=== Daftar Tugas ===
• a. Terjemahkan kalimat "24 September 50 tahun silam, merupakan tonggak perjuangan petani Indonesia." dari teks sumber tentang sengketa agraria ke dalam bahasa Inggris.
• b. Lanjutkan teks sumber tentang sengketa agraria mulai dari kalimat terakhirnya.

Minggu, 26 September 2010

Sengketa Agraria dan Pengentasan Kemiskinan

Sumber: www.rimanews.com



Jumat 24 September 2010 ribuan orang petani turun ke jalan-jalan di ibukota untuk memperingati Hari Tani Nasional (HTN) yang jatuh pada hari itu. 24 September 50 tahun silam, merupakan tonggak perjuangan petani Indonesia. Sebab pada hari itulah disahkannya Undang-Undang Pokok Agraria (UU.PA).

Dengan usianya yang sudah setengah abad ini, UU. PA nampaknya belum menjadi pijakan bagi pengambil kebijakan di negri ini. Terbukti dengan masih banyaknya permasalahan yang dialami petani. Mulai dari tidak tersedianya lahan, harga bibit dan pupuk yang melangit, harga jual hasil panen yang rendah hingga masalah yang rawan namun seringkali diabaikan, sengketa agraria.

Jika dicermati lebih lanjut, sengketa agraria seringkali disertai dengan kekerasan dan penangkapan terhadap petani kecil. Menurut data yang dirilis Wahana Lingkungan Hidup (WALHI), dari tahun 2000-Juni 2010 sedikitnya ada 1012 kasus sengketa yang melibatkan petani dan nelayan di Indonesia (Kompas, 29 Juli 2010). konflik agraria biasanya terjadi antara petani dengan perusahaan besar dan sudah terjadi puluhan tahun tanpa ada penyelesaian. Akibatnya, sengketa agraria cenderung disertai pelanggaran HAM terhadap petani.

=== Entri Data ===
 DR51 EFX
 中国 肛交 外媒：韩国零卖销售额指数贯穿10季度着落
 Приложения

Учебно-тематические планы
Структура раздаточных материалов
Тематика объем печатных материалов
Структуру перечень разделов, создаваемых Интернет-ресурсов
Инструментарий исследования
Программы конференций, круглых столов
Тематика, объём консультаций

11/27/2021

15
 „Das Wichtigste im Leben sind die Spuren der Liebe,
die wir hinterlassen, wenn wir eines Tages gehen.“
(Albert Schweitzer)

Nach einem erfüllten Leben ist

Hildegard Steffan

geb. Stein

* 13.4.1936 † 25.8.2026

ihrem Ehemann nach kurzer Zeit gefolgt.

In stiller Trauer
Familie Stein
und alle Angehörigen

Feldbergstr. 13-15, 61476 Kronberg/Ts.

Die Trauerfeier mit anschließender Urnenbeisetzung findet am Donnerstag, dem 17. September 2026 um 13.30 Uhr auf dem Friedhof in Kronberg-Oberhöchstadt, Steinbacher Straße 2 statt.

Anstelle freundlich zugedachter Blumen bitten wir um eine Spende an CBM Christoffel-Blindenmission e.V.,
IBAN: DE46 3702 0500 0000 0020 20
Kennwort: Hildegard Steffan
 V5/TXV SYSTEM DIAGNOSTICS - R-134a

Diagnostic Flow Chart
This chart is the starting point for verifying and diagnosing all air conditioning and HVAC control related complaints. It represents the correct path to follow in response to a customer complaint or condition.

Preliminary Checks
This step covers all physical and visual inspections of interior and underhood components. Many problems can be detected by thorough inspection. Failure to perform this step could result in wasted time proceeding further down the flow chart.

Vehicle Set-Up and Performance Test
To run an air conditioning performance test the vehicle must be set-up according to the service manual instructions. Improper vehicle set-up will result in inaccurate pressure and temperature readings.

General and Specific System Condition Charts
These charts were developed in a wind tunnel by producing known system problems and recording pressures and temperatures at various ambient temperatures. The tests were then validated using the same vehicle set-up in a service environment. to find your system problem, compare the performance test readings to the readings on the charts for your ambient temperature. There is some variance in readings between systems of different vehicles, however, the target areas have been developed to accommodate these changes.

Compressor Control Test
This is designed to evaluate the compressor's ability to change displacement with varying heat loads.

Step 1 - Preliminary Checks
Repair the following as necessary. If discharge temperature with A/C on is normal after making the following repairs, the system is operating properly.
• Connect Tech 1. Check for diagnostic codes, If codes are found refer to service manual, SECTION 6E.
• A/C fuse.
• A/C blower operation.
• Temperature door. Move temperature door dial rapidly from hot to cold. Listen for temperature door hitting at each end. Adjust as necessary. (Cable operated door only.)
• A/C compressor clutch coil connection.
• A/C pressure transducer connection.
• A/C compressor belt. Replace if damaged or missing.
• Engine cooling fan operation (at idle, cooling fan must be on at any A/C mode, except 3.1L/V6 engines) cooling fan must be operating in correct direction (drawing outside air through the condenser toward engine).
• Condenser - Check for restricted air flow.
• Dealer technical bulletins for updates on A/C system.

=== Jawaban Tiap Butir ===
• a. September 24, fifty years ago, was a milestone in the struggle of Indonesian farmers.

• b.
Dalam banyak kasus, kekerasan ini dilakukan oleh aparat kepolisian. Mulai dari kasus penembakan petani di Desa Rengas, Ogan Ilir Sumsel, Buton Sulawesi Tenggara, Banggai Sulawesi Tengah, dan Kuala Senggigi Riau. Tak kurang dari 80 orang petani meninggal dalam aksi kekerasan yang dilakukan oleh aparat kepolisian selama semester pertama tahun 2010 di seluruh Indonesia.

Jika disederhanakan, konflik agraria bermuara pada perebutan hak kepemilikan dan hak pengusahaan atas tanah sebagai sumber penghidupan. Pada awalnya, kepemilikan tanah di mana pun di dunia ini dimulai dengan kemampuan manusia dalam menggarap dan membuka tanah terlantar untuk penghidupannya. Asumsinya, kepemilikan tanah ditentukan oleh tanaman yang ditanam di atasnya.

Dalam semangat seperti inilah UU. PA terlahir. Undang-Undang inilah yang menjadi pedoman pengelolaan agraria sekaligus menjadi undang-undang payung hukum bagi UU agraria lain yang terbit setelahnya. Sayangnya, selama masa Orde Baru, UU PA ini dipetieskan dan keberadaannya antara ada dan tiada. Hal ini karena meskipun tidak dihapuskan, UU ini tidak lagi digunakan dan menerbitkan UU yang bertolak belakang dengan UU PA seperti UU Penanaman Modal Asing (UU PMA), UU perkebunan, dan UU Sumberdaya Air.

Dengan lahirnya UU PMA, perusahaan-perusahaan agribisnis berskala besar mulai berinvestasi membuka perkebunan berorientasi ekspor seperti sawit, karet, tebu, dan sebagainya. Dalam prosesnya, lahan yang dialihkan menjadi perkebunan seringkali merupakan lahan produktif para petani kecil. Dengan menggandeng pejabat dan aparat setempat, perusahaan-perusahaan ini memaksa warga melepaskan tanah mereka tanpa ganti rugi ataupun dengan ganti rugi yang tidak rasional.

Sebagai contoh, dalam proses advokasi sengketa agraria yang terjadi antara PT. Perkebunan Nusantara VII (PT.PN VII) dan masyarakat Ogan Ilir Sumsel diketahui bahwa proses ganti rugi yang dilakukan PTPN VII pada tahun 1982 disertai dengan intimidasi oleh militer. Selain itu, hanya lahan yang ada tanam tumbuhnya dan lahan yang bersertifikat saja yang diganti rugi, sebesar Rp. 150.000/ha. Padahal dalam PP no 24 tahun 1997 ditegaskan bahwa surat-surat tanah bukan satu-satunya pedoman kepemilikan tanah.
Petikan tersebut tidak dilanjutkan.